DOCUMENT TEXT:
4. digit_sum - How to do the challenge?


#1

Okay so I figured out how to get the answer they are looking for

def digit_sum(n):
    x = str(n)
    n = 0
    for y in x:
        n += int(y)
    return n

However, I looked into the hint box and there is a challenge where it asks you to use modulo and floor division

If you're looking for a challenge, try this: to get the rightmost digit of a number, you can modulo (%) the number by 10. To remove the rightmost digit you can floor divide (//) the number by 10. (Don't worry if you're not familiar with floor division—you can look up the documentation here. Remember, this is a challenge!)
Try working this into a pattern to isolate all of the digits and add them to a total.

I am wondering how this would be done? My thoughts is that you would probably want to use a for/if-break loop. to take the numbers seperately, add them into a variable and break once your it hits a 0. But I have no idea how I would get it to loop once as

x % 10

then the next time it loops do

(x // 10) % 10

and then continue to add ") // 10)" until it breaks by receiving '0'.
I'm not sure if I have completely over thought this or if I am totally on the wrong track. Help would be appreciated more than a straight answer, but if you can explain the answer that would be fine aswell.


#2

Well, we don't know how many digits are in the given number so it might be just easier to use the while loop.

And you want to iterate as long as x is different than 0.


And in every iteration you just need to add to the sum the last digit (using x % 10) and cut it off (using x // 10).


#3

Wow!!! Thank-you. That helped out so much!
The way I worked it out with your advice was I figured out that all I wanted it to do was

n = 1234
x = n % 10
y = n // 10
z = y % 10
a = y // 10
b = a % 10
c = a // 10
d = x + z + b + c

Basically wanting it to save the n % 10 each time, and then continue doing the loop on whatever the answer for n // 10 was. So I wrote this

def digit_sum(n):
    p = 0
    while n != 0:
       x = n % 10
       n = n // 10
       p += x
    return p

Does that seem simple enough? Is there another way around this problem? the while loop was definitely more simple than my for/if-break idea. So is that the same way you would solve the problem?

RECORDED INFORMATION:
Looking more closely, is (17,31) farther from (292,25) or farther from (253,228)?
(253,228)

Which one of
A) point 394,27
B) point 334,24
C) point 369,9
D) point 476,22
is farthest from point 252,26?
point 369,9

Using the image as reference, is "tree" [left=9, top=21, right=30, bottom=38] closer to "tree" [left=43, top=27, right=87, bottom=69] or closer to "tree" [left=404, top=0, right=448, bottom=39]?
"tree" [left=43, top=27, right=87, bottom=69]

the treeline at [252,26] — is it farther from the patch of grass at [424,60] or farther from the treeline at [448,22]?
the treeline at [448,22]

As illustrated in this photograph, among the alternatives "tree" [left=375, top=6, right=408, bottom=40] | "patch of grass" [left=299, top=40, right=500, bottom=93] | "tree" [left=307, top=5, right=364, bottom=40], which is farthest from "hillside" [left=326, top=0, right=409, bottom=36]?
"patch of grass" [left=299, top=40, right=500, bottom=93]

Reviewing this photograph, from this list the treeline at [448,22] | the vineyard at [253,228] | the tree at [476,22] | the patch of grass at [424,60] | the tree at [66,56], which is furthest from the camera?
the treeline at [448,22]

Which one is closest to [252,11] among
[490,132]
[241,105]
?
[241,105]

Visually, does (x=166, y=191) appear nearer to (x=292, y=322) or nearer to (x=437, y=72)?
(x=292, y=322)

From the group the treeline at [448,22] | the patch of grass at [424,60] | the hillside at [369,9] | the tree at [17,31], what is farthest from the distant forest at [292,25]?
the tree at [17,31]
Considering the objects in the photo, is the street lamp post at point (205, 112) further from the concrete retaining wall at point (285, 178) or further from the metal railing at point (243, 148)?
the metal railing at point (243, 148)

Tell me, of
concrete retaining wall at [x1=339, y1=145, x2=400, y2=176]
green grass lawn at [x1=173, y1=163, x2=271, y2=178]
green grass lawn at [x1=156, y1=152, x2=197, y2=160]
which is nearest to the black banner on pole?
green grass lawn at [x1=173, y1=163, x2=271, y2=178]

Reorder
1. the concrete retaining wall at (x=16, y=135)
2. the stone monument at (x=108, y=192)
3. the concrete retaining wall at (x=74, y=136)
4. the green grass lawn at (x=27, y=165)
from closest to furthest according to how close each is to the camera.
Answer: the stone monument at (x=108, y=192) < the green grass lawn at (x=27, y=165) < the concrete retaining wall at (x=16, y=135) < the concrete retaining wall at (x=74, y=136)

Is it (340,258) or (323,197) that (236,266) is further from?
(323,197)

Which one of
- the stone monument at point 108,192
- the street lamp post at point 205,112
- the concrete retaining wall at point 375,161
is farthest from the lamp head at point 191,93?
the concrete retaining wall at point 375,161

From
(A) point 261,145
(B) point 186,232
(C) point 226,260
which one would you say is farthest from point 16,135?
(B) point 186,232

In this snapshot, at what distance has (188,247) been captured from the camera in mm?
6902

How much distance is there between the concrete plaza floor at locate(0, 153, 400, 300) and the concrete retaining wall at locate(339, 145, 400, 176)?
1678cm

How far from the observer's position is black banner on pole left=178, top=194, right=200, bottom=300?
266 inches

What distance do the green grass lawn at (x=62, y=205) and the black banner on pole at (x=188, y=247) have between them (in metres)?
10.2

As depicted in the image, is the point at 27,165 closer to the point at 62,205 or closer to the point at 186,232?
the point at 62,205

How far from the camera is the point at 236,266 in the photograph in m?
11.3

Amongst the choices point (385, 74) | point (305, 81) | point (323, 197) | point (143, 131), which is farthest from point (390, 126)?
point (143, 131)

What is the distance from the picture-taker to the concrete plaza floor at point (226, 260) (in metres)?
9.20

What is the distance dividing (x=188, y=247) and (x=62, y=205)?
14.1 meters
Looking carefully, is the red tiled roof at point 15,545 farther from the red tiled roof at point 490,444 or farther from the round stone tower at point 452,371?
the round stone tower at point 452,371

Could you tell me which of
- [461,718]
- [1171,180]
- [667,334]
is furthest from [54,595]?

WORK TO COMPLETE:
**a.** In the digit_sum forum thread, what kind of loop does the second post recommend?
**b.** Write the next part of the digit_sum forum thread, picking up after its final post.
The material is separate from the digit_sum forum thread.

EXPECTED OUTPUTS:
**a.** A while loop.

**b.**
#4

You're very welcome :slight_smile:


Very good code! :slight_smile: I have only a one, minor comment - object x is not really necessary. You can just do:

def digit_sum(n):
    p = 0
    while n != 0:
       p += n % 10
       n = n // 10
    return p

So is that the same way you would solve the problem?

This is a perfectly fine solution, really. I would probably use a list comprehension and the sum function:

def digit_sum(n):
  return sum([int(x) for x in str(n)])

This code might seem complicated, but it's really not, you will learn about list comprehension in the section advanced topics in python.


#5

Oh that makes so much sense, I always seem to add too many things. I'll finish a lesson and then come on to the forums to see people finishing it and they always seem to shrink my code in some way!

I think I partially understand what it is doing, I am excited again to move on and eventually get the the advanced topics!

Thank-you again.


#6

good code, and why we need [ , it`s working like it too:

return sum(int(x) for x in str(n))

#7

@jefferson95 You're very welcome, again :slight_smile: Good luck with next exercises!


@chipninja36564 Thank you :slight_smile:

There is a small difference between my solution and code posted by you. I have used a list comprehension and your code uses a generator expression.

The first one will create a new list in the memory. The second one creates a generator that yields the next elements of the list, but the execution of the generator requires a separate execution frame.

When we are concerned about the memory usage (very long list) we should use the generator expression. If this is not the case -> list comprehension is usually faster.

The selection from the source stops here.